**EXTRACT:**

☆ ☆ ☆ ☆ ☆ ☆ ☆

Her lifelong love of horses began as a child in Sweden when she would sit on her grandfather's lap as he painted watercolors of horses and scenes from his life as one of the heads of the Swedish Cavalry. "I knew from watching this that horses were for me. The very first time I saw a horse and smelled it, I must have been about four. I just knew I loved them." Anne's grandfather not only passed on to her his own love of horses, but he was also her first trainer. Anne went from watching his brushstrokes to taking lessons from him when she was six.
Riders in Sweden, like most European countries, are required to learn basic dressage as part of their early training. Anne readily admits that learning dressage for her at the time was merely the prerequisite for her true passion - jumping. "In order for us to be allowed to jump we had to master the horse on the flat. Jumping was the carrot they held out to you, and dressage was like taking your medicine or eating your spinach!"
She attended a riding academy where most of her teachers were military men - cavalry officers who were lifetime professional horsemen. Her parents could not afford to buy a horse for her, but she was never without a mount. "Once I got better, I ended up riding everybody's rogues. I certainly learned how to stay on and how to ride tough horses, because the only ones they would let me ride were the ones nobody else wanted. In the long run, that was a really good education. I never owned my own horse until I got to the United States ."
And while she looks back and says she didn't really appreciate dressage at the time, she came to understand its importance later, when she arrived in the United States in the early 1970s.

☆ ☆ ☆ ☆ ☆ ☆ ☆

**APPLY WHAT YOU READ:**
1. In Anne's quote in the passage, list the things she compares jumping and dressage to.
2. According to the passage, how old was Anne when she began taking lessons from her grandfather?
3. Do these statements agree with the passage? Answer yes or no for each, quoting the words that decide it. (a) Anne's parents bought her a horse while she lived in Sweden. (b) Anne's grandfather painted watercolors of horses. (c) Anne arrived in the United States in the early 1970s.

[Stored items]
☆ ☆ ☆ ☆ ☆ ☆ ☆

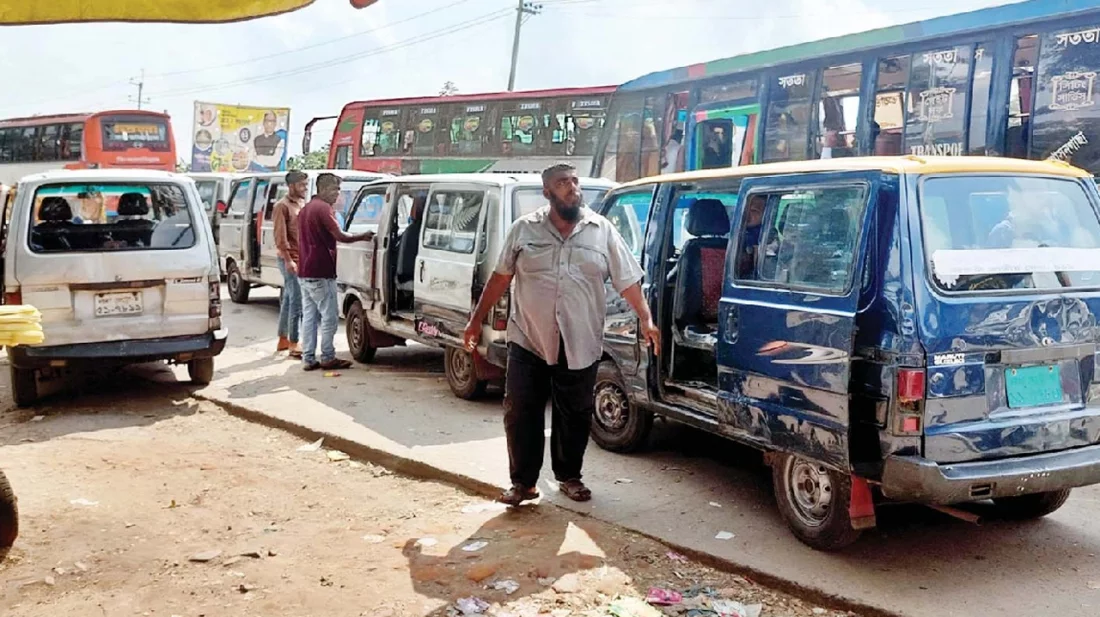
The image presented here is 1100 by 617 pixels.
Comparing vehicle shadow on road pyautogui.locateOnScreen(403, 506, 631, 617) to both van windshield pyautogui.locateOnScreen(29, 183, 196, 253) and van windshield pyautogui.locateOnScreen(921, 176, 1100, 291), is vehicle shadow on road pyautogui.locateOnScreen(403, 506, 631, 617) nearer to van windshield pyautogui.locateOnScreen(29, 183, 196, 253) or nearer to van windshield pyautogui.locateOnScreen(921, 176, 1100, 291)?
van windshield pyautogui.locateOnScreen(921, 176, 1100, 291)

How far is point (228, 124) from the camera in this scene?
41875 mm

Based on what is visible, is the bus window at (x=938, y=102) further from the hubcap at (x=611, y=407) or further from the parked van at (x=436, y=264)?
the hubcap at (x=611, y=407)

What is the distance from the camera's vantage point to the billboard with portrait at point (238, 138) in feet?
137

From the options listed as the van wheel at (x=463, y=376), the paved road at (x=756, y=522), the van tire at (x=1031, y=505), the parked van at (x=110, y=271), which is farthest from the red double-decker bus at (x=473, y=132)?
the van tire at (x=1031, y=505)

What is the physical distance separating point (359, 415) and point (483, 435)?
1148 millimetres

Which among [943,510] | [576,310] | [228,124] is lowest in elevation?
[943,510]

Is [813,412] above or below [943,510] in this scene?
above

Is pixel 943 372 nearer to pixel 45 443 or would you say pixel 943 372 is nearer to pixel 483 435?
pixel 483 435

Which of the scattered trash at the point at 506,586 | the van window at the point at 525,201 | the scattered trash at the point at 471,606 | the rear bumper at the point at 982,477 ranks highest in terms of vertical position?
the van window at the point at 525,201

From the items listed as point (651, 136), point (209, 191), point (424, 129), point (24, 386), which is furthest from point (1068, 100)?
point (424, 129)

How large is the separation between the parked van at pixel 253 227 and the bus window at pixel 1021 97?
22.9 ft

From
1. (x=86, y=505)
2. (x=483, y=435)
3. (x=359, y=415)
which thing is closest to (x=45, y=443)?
(x=86, y=505)

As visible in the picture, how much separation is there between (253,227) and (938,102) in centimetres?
881

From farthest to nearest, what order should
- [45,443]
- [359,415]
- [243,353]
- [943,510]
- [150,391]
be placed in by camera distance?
[243,353] → [150,391] → [359,415] → [45,443] → [943,510]
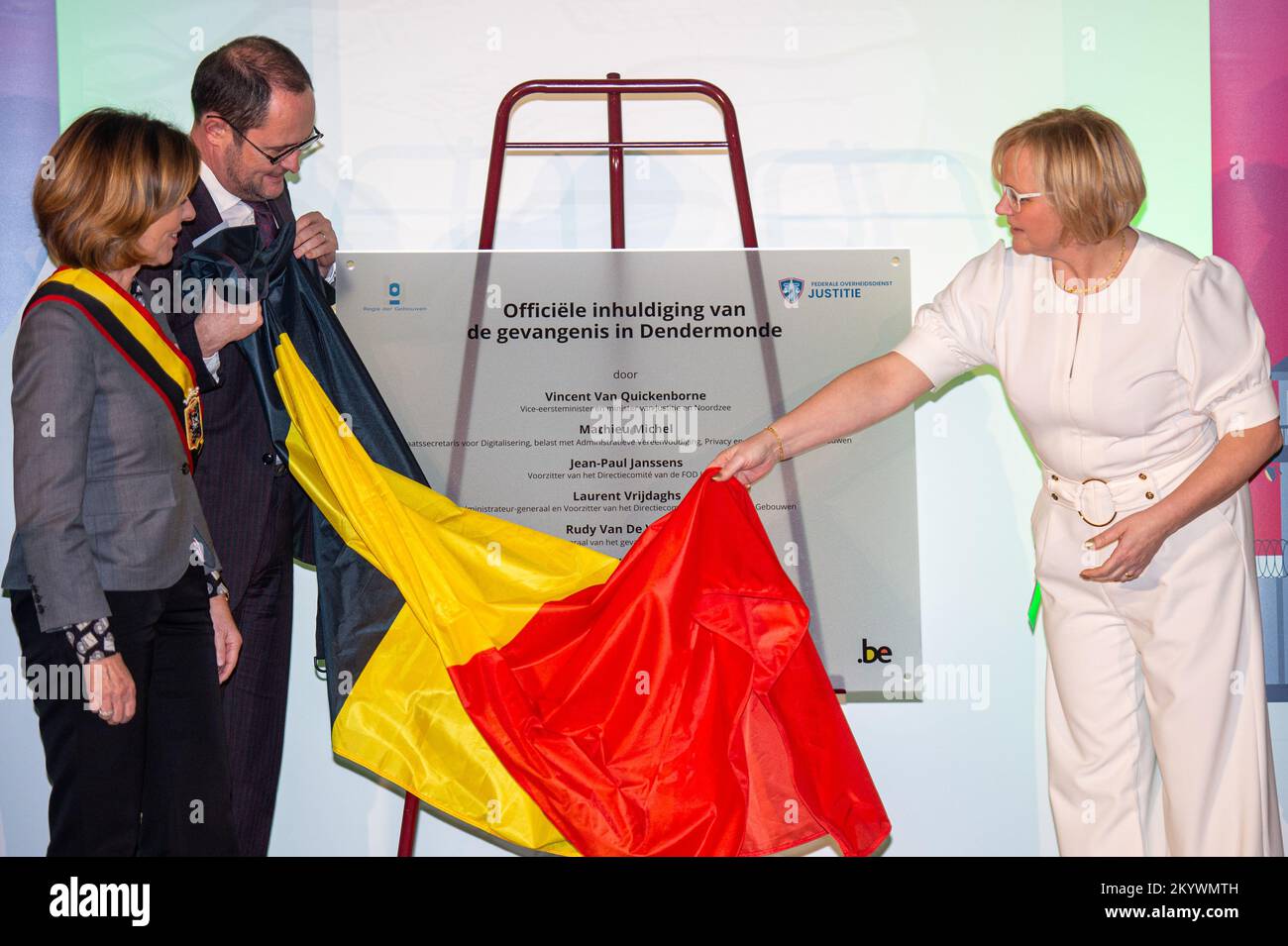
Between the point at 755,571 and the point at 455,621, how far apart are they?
0.61m

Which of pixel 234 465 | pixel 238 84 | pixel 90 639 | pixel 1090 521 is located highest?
pixel 238 84

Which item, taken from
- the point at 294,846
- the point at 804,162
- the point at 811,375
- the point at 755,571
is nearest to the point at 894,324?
the point at 811,375

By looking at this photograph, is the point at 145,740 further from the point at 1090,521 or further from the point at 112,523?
the point at 1090,521

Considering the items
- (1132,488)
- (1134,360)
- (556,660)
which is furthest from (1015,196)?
(556,660)

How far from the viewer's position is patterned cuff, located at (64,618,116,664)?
187cm

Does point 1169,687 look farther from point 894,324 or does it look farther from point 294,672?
point 294,672

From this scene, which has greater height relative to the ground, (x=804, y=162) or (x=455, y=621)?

☆ ☆ ☆ ☆ ☆ ☆ ☆

**OUTPUTS FOR THE TASKS:**
1. A carrot, medicine, and spinach.

2. She was six.

3.
(a) No: "Her parents could not afford to buy a horse for her"
(b) Yes: "as he painted watercolors of horses"
(c) Yes: "when she arrived in the United States in the early 1970s"